[Start of Data supplied]
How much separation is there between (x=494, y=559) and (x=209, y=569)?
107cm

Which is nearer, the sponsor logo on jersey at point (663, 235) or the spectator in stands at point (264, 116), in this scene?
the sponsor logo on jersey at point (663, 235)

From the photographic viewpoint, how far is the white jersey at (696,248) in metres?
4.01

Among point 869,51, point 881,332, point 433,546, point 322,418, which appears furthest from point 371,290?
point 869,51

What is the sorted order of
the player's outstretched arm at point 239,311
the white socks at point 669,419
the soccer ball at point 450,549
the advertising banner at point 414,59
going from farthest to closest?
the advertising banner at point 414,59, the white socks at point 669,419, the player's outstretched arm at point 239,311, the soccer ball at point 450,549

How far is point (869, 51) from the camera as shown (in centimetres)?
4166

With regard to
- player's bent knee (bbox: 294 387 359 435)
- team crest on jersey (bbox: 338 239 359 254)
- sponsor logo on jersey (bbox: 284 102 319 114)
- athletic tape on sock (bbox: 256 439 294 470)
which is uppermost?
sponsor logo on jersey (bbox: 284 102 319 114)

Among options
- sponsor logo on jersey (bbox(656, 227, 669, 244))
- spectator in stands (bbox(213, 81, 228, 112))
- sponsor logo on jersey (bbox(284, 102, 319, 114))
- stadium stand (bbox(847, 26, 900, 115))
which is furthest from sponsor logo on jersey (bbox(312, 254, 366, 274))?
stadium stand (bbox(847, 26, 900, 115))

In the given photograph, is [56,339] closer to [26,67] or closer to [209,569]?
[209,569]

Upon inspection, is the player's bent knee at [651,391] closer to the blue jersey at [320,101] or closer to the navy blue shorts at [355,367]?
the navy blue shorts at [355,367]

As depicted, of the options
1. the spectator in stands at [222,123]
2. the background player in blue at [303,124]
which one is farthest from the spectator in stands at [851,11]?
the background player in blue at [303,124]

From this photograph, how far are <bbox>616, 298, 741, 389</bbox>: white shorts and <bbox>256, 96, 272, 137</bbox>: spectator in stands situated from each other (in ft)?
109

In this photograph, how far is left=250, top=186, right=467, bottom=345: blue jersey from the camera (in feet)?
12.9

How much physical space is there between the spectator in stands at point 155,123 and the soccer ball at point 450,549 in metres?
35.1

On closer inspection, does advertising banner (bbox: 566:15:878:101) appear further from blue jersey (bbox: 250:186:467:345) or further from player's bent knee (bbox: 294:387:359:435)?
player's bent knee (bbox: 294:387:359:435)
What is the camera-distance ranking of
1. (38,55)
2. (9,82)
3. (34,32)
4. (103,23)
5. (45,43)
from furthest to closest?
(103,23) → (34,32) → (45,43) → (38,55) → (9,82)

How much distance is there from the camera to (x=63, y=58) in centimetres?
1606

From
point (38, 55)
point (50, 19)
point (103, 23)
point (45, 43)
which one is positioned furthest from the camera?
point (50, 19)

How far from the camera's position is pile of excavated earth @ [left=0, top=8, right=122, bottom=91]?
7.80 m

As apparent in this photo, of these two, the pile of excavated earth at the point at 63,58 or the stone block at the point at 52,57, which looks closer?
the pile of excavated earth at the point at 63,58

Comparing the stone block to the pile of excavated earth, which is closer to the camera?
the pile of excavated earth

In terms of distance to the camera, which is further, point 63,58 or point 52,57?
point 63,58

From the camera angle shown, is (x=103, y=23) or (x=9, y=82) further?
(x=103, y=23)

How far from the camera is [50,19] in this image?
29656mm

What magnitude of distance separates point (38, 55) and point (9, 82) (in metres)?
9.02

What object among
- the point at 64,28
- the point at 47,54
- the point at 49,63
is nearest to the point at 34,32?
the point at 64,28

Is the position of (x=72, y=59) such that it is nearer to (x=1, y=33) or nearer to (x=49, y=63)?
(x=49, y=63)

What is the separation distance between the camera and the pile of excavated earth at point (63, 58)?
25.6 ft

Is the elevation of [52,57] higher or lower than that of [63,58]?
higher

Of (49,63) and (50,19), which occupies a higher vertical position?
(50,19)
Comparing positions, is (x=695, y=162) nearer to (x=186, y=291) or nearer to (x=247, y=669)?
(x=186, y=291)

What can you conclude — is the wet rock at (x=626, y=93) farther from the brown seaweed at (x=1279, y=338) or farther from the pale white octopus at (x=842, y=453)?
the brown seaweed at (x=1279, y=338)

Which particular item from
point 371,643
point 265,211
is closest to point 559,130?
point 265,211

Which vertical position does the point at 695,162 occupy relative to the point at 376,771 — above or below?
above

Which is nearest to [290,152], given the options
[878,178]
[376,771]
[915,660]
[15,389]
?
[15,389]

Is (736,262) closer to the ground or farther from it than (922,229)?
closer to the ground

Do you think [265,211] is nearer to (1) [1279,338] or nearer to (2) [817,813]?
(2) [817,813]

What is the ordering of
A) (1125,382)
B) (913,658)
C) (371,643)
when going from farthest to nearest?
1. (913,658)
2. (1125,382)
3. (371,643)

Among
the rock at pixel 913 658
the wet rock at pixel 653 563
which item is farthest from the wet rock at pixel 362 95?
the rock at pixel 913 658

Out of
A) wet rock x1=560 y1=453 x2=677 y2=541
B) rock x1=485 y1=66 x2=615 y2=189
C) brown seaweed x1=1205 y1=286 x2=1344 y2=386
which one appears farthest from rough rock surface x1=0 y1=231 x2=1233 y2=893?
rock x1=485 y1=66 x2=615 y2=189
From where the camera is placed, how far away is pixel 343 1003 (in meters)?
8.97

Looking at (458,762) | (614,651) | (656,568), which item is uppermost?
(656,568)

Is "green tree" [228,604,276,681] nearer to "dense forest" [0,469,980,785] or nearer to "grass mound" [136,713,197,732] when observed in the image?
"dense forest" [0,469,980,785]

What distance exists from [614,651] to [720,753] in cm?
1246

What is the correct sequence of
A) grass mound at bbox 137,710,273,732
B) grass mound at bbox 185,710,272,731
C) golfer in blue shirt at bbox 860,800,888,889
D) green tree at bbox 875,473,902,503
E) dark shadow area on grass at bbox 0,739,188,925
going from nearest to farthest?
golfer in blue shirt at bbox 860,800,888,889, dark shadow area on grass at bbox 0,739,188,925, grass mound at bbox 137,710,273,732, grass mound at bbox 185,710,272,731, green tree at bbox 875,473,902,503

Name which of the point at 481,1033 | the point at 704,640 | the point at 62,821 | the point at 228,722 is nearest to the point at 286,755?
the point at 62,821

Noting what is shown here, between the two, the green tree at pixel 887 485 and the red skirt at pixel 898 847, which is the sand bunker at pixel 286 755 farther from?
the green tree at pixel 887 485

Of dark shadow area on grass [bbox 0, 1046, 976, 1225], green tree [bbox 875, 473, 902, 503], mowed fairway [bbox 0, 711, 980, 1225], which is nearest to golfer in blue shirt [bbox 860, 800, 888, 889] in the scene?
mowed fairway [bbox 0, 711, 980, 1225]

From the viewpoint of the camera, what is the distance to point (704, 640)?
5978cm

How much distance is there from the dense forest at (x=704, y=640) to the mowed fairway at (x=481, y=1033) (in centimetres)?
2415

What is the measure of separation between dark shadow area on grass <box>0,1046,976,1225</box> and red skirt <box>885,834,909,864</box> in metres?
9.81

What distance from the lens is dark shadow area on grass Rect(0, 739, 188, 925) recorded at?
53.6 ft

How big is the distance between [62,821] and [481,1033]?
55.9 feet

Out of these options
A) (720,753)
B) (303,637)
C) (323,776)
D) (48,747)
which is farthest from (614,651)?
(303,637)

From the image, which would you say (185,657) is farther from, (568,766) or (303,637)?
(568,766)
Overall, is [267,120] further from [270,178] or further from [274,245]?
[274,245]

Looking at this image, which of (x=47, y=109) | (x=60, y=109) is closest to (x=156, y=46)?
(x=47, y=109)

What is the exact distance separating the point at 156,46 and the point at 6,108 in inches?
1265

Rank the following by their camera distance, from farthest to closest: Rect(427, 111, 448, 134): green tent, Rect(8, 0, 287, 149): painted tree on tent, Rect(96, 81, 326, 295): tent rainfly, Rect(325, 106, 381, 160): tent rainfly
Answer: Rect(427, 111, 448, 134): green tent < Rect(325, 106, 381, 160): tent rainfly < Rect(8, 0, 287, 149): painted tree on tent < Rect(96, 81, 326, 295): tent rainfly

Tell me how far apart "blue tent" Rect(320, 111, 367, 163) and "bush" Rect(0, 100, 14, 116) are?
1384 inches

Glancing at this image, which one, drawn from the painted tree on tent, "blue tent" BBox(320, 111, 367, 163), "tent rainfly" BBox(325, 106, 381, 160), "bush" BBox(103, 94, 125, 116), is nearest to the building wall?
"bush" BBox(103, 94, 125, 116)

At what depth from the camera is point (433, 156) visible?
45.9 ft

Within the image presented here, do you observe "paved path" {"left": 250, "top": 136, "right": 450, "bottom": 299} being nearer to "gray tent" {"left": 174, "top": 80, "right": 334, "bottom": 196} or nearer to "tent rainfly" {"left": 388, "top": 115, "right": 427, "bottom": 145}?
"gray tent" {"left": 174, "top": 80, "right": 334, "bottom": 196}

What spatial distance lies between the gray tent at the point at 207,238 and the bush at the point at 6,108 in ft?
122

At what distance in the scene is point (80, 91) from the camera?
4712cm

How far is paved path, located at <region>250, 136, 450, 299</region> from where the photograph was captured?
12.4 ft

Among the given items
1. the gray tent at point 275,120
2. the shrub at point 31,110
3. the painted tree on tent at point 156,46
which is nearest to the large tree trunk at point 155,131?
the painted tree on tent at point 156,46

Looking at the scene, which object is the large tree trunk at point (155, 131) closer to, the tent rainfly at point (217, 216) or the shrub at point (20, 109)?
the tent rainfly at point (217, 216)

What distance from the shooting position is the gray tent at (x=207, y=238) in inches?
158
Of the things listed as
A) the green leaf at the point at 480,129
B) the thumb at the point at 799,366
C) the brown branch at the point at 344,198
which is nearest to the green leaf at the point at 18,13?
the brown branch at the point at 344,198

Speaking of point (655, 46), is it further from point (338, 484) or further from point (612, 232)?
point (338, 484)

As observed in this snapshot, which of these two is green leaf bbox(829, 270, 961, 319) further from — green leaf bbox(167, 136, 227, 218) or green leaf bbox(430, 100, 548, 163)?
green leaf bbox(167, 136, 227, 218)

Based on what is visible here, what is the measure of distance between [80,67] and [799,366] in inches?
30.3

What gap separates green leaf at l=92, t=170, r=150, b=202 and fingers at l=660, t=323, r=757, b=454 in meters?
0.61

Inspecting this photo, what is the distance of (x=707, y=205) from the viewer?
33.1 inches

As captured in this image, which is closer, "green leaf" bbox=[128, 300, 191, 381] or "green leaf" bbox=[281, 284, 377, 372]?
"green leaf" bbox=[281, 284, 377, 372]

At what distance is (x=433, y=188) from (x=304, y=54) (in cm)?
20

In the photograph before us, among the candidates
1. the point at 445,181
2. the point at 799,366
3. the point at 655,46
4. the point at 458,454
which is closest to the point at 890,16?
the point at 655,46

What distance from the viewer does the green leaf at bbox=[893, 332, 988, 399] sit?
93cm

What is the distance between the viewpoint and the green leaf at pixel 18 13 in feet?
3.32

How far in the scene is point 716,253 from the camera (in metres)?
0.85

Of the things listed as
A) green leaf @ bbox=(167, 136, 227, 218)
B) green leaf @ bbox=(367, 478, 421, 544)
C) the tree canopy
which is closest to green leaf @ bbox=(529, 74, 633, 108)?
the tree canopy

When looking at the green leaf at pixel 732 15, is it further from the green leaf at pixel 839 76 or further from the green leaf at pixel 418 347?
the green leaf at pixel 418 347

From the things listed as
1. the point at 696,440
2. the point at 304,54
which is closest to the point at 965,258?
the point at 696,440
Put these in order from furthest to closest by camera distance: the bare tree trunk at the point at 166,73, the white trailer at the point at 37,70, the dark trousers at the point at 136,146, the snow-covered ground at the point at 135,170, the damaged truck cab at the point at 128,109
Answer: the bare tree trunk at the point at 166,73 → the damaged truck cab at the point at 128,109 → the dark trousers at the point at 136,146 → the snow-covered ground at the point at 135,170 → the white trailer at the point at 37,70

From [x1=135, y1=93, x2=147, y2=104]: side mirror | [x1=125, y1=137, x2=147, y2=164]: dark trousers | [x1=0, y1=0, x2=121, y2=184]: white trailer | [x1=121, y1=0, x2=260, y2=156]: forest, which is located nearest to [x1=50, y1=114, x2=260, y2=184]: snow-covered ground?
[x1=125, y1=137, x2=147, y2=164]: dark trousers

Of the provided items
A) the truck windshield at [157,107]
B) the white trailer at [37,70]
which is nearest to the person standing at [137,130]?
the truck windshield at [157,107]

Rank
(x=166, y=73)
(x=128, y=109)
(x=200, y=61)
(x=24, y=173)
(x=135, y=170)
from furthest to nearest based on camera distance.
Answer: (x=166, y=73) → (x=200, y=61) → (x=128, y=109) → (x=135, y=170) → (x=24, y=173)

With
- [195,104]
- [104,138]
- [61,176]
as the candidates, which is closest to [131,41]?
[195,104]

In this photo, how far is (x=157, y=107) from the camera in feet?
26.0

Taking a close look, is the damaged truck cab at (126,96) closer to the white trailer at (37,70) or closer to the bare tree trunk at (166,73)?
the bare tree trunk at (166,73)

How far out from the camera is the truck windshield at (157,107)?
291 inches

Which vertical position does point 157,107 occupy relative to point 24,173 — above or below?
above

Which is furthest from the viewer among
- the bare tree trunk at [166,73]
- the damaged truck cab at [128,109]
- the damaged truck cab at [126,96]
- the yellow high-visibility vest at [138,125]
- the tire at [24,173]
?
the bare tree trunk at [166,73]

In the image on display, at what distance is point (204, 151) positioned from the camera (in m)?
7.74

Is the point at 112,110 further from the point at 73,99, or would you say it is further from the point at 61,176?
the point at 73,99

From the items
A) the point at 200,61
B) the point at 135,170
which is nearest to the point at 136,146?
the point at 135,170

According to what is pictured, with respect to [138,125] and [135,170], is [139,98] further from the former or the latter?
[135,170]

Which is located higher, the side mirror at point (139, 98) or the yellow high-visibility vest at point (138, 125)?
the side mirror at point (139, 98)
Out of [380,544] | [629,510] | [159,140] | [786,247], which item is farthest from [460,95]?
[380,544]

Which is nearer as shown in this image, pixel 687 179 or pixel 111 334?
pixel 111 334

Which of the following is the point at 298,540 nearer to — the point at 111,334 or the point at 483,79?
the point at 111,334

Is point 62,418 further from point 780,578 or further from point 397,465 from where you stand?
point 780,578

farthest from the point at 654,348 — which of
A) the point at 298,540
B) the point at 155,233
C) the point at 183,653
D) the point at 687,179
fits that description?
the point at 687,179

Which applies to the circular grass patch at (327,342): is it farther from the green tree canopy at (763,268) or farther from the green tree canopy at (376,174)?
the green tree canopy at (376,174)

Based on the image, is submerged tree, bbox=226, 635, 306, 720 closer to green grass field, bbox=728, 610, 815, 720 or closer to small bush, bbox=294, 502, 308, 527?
[End of Data supplied]
→ Exercise description: Retype the records from the line containing "Which applies to" up to and including the final line of the records, unchanged.

→ Final result:
Which applies to the circular grass patch at (327,342): is it farther from the green tree canopy at (763,268) or farther from the green tree canopy at (376,174)?
the green tree canopy at (376,174)

Based on the image, is submerged tree, bbox=226, 635, 306, 720 closer to green grass field, bbox=728, 610, 815, 720 or closer to small bush, bbox=294, 502, 308, 527?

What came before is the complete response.